On Trusting Ourselves
(To view the March 2018 newsletter where this was first published click here.)
A little while ago a student at my former college called on behalf of the alumni association to solicit donations. In the course of the conversation she asked me if I had any advice for her and after talking with her a little about some ideas I have about how to benefit from education, it occurred to me to say, since she didn’t seem like a self-absorbed psychopath, “trust yourself.” Later, as I reflected on the conversation, it occurred to me that it might have been more helpful to say “trust yourself even after you blow it.”
When we make a serious mistake, especially one in which we get hurt or others get hurt, it can erode and undermine our self-confidence and this can be pretty painful; it can be painful, but there is still the possibility of going forward. Mark Twain said “Good judgement is the result of experience and experience the result of bad judgement;” he is pretty much correct if you add in a bit about being willing to learn from our mistakes, which most of us are. (If we aren’t willing to look at the results of our bad judgement, it is a lot harder to turn it into an experience we can use to inform good judgement.)
Sometimes I think of practicing the Dharma as being like building a supporting scaffold around myself that helps to guide decisions and clarify and illuminate the murky depths of myself where all manner of strange impulses lie. Those strange impulses that lead to mistakes are within me, within all of us, but there is also inherent wisdom, compassion and selfless love.
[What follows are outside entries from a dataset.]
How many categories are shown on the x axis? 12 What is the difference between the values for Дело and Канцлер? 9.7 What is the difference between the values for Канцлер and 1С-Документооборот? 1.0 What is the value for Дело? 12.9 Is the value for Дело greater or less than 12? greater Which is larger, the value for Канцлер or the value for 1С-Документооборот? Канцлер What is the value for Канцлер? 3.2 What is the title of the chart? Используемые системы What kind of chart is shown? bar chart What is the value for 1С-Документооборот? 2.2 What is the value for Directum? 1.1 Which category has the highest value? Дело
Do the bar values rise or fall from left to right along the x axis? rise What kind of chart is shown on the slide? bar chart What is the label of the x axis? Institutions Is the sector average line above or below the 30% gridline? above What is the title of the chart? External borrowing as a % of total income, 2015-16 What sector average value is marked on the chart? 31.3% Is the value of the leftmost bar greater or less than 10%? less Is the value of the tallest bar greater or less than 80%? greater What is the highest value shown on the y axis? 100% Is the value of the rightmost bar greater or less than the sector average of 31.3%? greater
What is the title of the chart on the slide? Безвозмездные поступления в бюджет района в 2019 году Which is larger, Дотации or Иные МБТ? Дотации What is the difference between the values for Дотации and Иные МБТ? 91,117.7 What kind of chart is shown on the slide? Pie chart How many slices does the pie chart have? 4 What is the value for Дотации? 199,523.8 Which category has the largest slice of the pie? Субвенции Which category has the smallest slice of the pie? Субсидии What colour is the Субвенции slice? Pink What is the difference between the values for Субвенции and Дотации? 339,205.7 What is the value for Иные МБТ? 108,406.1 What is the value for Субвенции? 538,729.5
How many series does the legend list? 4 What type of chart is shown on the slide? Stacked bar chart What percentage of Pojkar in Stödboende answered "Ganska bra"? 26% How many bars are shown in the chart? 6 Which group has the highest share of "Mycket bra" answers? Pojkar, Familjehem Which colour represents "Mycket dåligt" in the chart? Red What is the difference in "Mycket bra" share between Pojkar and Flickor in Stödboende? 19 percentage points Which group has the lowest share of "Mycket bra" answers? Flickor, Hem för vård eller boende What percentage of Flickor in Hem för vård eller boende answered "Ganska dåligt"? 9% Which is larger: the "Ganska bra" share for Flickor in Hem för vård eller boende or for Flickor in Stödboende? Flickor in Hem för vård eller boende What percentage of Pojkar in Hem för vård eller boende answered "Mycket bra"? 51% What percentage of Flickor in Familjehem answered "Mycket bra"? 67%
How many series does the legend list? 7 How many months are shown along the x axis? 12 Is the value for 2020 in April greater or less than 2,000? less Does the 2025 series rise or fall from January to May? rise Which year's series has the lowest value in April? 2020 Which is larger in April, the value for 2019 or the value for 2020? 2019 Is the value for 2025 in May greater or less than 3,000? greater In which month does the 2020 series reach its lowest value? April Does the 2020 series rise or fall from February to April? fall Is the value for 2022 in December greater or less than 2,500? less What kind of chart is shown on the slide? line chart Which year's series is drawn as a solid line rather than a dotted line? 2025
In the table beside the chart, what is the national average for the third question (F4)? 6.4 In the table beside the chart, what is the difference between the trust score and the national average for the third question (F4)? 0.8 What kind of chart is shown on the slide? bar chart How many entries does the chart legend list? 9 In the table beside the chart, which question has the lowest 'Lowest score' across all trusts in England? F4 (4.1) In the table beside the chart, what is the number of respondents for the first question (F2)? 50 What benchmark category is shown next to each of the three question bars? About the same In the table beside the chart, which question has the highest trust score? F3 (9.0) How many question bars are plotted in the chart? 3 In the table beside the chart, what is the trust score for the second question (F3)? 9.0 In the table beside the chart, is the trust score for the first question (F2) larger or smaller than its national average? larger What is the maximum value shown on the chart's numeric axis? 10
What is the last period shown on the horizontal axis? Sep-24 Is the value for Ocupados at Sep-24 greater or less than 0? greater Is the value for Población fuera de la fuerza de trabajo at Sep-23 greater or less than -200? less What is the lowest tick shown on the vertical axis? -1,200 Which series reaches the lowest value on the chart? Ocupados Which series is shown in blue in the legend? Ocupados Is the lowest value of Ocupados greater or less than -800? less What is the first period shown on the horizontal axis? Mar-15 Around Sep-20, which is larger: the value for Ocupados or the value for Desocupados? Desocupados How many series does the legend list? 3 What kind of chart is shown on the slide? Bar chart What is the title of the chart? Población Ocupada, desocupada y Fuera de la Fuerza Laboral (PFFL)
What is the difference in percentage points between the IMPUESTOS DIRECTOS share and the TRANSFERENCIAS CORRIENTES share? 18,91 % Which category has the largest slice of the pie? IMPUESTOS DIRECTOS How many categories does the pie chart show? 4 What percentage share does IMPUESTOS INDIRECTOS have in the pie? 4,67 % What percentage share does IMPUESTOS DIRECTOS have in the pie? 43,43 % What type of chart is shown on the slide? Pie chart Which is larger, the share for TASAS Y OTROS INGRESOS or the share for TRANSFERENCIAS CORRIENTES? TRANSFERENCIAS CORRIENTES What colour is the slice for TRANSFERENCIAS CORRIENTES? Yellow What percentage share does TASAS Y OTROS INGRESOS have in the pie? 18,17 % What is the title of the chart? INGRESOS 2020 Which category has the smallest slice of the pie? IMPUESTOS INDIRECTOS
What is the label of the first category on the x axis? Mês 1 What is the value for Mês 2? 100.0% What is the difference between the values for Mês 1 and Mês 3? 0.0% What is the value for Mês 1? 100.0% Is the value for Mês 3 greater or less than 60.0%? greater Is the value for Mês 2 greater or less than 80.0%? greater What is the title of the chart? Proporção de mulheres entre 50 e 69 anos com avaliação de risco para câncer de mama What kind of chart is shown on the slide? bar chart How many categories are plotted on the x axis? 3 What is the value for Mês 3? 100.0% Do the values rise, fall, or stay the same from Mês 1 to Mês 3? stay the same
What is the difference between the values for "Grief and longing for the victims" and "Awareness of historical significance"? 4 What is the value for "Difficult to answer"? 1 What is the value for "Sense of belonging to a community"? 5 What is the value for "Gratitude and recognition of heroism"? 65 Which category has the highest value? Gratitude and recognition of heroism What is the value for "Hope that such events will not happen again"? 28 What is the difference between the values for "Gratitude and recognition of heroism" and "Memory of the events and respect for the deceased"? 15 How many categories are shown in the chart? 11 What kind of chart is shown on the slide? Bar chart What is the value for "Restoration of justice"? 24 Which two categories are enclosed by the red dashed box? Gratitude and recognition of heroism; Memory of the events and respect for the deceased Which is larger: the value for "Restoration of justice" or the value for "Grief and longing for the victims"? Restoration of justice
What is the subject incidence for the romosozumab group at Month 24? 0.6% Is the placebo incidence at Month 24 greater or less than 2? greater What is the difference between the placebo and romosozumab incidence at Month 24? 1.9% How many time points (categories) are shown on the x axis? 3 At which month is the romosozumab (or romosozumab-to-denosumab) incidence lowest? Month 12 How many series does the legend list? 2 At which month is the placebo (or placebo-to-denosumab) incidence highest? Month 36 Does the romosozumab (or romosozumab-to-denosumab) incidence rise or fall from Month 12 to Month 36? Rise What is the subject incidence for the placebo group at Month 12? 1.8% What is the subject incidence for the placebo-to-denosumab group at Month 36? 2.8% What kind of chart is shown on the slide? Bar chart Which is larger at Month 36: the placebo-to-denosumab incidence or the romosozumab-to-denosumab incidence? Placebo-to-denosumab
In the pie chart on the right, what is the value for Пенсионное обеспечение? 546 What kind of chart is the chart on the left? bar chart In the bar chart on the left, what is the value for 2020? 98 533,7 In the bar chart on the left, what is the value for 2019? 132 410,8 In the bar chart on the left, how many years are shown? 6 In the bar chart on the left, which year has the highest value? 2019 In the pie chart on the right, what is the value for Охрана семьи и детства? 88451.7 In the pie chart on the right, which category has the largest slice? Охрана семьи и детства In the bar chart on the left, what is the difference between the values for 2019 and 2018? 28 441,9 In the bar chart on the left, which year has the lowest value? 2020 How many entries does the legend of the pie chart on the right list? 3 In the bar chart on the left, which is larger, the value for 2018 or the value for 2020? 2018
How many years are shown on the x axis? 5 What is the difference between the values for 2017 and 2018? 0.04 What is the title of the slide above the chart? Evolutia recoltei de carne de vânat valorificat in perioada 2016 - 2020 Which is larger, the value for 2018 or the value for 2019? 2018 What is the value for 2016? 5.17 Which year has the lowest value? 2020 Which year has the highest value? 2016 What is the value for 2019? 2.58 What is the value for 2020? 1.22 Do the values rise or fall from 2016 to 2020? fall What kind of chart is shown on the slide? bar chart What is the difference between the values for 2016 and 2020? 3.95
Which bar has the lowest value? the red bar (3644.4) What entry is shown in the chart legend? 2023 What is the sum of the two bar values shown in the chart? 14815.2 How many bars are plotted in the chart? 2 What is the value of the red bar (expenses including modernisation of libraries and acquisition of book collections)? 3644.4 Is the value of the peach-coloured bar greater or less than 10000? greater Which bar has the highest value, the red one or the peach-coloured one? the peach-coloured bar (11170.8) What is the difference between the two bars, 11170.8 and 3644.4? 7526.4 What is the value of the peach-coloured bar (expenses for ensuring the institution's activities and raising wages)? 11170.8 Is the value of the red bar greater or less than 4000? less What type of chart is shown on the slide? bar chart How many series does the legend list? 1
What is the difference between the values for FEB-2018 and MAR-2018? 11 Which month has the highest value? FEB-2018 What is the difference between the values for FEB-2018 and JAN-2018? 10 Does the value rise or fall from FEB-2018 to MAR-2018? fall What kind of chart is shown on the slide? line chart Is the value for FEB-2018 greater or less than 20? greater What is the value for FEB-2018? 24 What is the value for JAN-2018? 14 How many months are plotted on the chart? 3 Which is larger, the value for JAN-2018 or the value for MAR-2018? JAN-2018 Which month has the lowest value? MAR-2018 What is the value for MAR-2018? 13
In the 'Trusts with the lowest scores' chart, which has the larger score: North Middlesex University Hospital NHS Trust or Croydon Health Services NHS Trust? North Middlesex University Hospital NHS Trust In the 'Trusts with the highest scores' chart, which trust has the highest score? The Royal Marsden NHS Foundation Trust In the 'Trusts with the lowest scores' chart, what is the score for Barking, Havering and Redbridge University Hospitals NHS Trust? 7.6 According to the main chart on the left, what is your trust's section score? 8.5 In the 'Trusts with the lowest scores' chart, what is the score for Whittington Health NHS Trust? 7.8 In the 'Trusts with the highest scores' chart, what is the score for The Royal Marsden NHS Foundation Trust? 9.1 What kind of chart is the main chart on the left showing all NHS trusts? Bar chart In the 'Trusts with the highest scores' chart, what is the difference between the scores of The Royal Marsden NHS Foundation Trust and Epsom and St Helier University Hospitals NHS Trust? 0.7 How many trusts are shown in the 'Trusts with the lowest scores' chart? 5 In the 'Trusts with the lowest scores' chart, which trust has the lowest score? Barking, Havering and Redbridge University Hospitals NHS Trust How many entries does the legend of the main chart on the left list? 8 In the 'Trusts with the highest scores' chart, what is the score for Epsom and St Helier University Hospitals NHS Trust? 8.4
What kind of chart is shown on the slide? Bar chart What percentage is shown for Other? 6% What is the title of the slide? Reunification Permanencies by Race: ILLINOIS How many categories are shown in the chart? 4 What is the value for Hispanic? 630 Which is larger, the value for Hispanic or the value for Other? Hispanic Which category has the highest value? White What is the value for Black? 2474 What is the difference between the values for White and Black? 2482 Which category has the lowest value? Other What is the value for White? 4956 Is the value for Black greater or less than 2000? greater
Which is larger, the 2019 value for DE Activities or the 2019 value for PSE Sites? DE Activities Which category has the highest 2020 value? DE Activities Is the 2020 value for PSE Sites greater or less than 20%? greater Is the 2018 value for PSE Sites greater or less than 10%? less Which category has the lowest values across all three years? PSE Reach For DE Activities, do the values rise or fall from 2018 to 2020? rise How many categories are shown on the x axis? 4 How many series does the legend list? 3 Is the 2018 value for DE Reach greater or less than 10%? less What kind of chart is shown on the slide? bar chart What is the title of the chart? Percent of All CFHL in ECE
From experience, I know that to completely shut down after a mistake, because I am afraid I will repeat it, is to risk cutting off those profoundly important aspects of myself.
In this, I am actually not saying something like “get back up on that horse you have just been thrown from” since part of trusting ourselves is giving ourselves the space to find our own way to understanding how to digest the consequences of our mistakes (or, come to think of it, the consequences of others mistakes, which we receive from time to time). We find our own way by taking our time and asking and answering some important questions like: “is it actually good to get back onto that horse?” or “I thought I was trying to ride a horse but actually, it was a rhinoceros, which I mistook for a horse, maybe I should find a horse?” etc.)
Dogen says, “that which recognizes error is not itself in error.” If we recognize that we made a mistake, we have evidence that there is more to us than we can easily see (often that part of us that knows that a mistake is a mistake, while really there, is not easy to see or hear). Because of that evidence, we can know that we have the potential to cultivate and grow that wiser part of ourselves. We can learn to trust and have faith in the potential and actuality of that wiser part of ourselves.
We make mistakes and we get the consequences and sometimes that is a bitter thing. Although we are told, and we can observe for ourselves, that everything is impermanent, sometimes it seems like the consequences stick around way longer than they need too. But if we can begin to learn to accept the consequences and let go of our self-judgement and internal recrimination, the consequences can begin to seem more like helpful reminders of what we are learning not to do, rather than punishment or an obstacle. In other words the consequences of our actions can become a helpful part of the foundation of our learning to trust ourselves again.